### [Short problem]
Copy the entries below, changing every "banner" to "sign" and leaving everything else as it is. Leave the pictures out of your copy.

>> START

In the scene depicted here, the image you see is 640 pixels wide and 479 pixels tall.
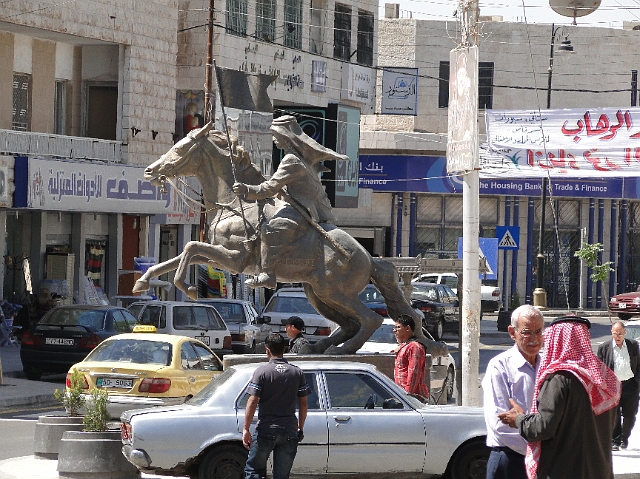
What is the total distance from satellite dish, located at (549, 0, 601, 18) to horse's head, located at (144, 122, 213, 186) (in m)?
4.51

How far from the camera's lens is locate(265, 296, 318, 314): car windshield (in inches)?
1114

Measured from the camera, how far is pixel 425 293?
38.4 metres

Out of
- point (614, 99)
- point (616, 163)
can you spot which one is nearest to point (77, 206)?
point (616, 163)

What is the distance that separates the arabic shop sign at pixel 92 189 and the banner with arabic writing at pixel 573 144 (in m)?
9.12

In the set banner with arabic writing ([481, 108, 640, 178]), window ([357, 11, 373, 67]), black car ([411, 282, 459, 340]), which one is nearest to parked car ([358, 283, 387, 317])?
black car ([411, 282, 459, 340])

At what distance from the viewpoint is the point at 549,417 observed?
7.06 meters

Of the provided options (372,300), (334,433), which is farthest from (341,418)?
(372,300)

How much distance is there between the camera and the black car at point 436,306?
36562 mm

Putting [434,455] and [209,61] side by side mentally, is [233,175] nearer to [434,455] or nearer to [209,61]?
[434,455]

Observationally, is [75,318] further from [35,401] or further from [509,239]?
[509,239]

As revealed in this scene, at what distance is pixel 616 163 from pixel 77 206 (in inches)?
549

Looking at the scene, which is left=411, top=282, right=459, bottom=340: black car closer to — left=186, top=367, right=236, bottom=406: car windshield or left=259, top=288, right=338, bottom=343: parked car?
left=259, top=288, right=338, bottom=343: parked car

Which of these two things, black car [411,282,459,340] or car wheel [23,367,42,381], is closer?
car wheel [23,367,42,381]

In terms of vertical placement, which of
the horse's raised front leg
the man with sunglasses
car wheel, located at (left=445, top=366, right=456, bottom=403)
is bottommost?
car wheel, located at (left=445, top=366, right=456, bottom=403)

>> END

### [The result]
In the scene depicted here, the image you see is 640 pixels wide and 479 pixels tall.
What is the total distance from satellite dish, located at (549, 0, 601, 18) to horse's head, located at (144, 122, 213, 186) (in m)?
4.51

How far from the camera's lens is locate(265, 296, 318, 314): car windshield (in inches)?
1114

Measured from the camera, how far is pixel 425 293?
38.4 metres

Out of
- point (614, 99)
- point (616, 163)
can you spot which one is nearest to point (77, 206)?
point (616, 163)

What is the distance that separates the arabic shop sign at pixel 92 189 and the sign with arabic writing at pixel 573 144 (in m)?
9.12

In the set sign with arabic writing ([481, 108, 640, 178]), window ([357, 11, 373, 67]), black car ([411, 282, 459, 340]), which one is nearest to parked car ([358, 283, 387, 317])?
black car ([411, 282, 459, 340])

At what distance from the viewpoint is the point at 549,417 observed?
7.06 meters

Of the provided options (372,300), (334,433), which is farthest from (341,418)?
(372,300)

How much distance is there between the camera and the black car at point 436,306?
36562 mm

Putting [434,455] and [209,61] side by side mentally, is [233,175] nearer to [434,455] or nearer to [209,61]?
[434,455]

Observationally, is [75,318] further from [35,401] or further from [509,239]?
[509,239]

As revealed in this scene, at what distance is pixel 616 163 from pixel 77 206 (in inches)?
549

Looking at the scene, which is left=411, top=282, right=459, bottom=340: black car closer to — left=186, top=367, right=236, bottom=406: car windshield or left=259, top=288, right=338, bottom=343: parked car?
left=259, top=288, right=338, bottom=343: parked car

Which of these two things, black car [411,282,459,340] or car wheel [23,367,42,381], is closer?
car wheel [23,367,42,381]

In terms of vertical placement, which of
the horse's raised front leg
the man with sunglasses
car wheel, located at (left=445, top=366, right=456, bottom=403)
is bottommost?
car wheel, located at (left=445, top=366, right=456, bottom=403)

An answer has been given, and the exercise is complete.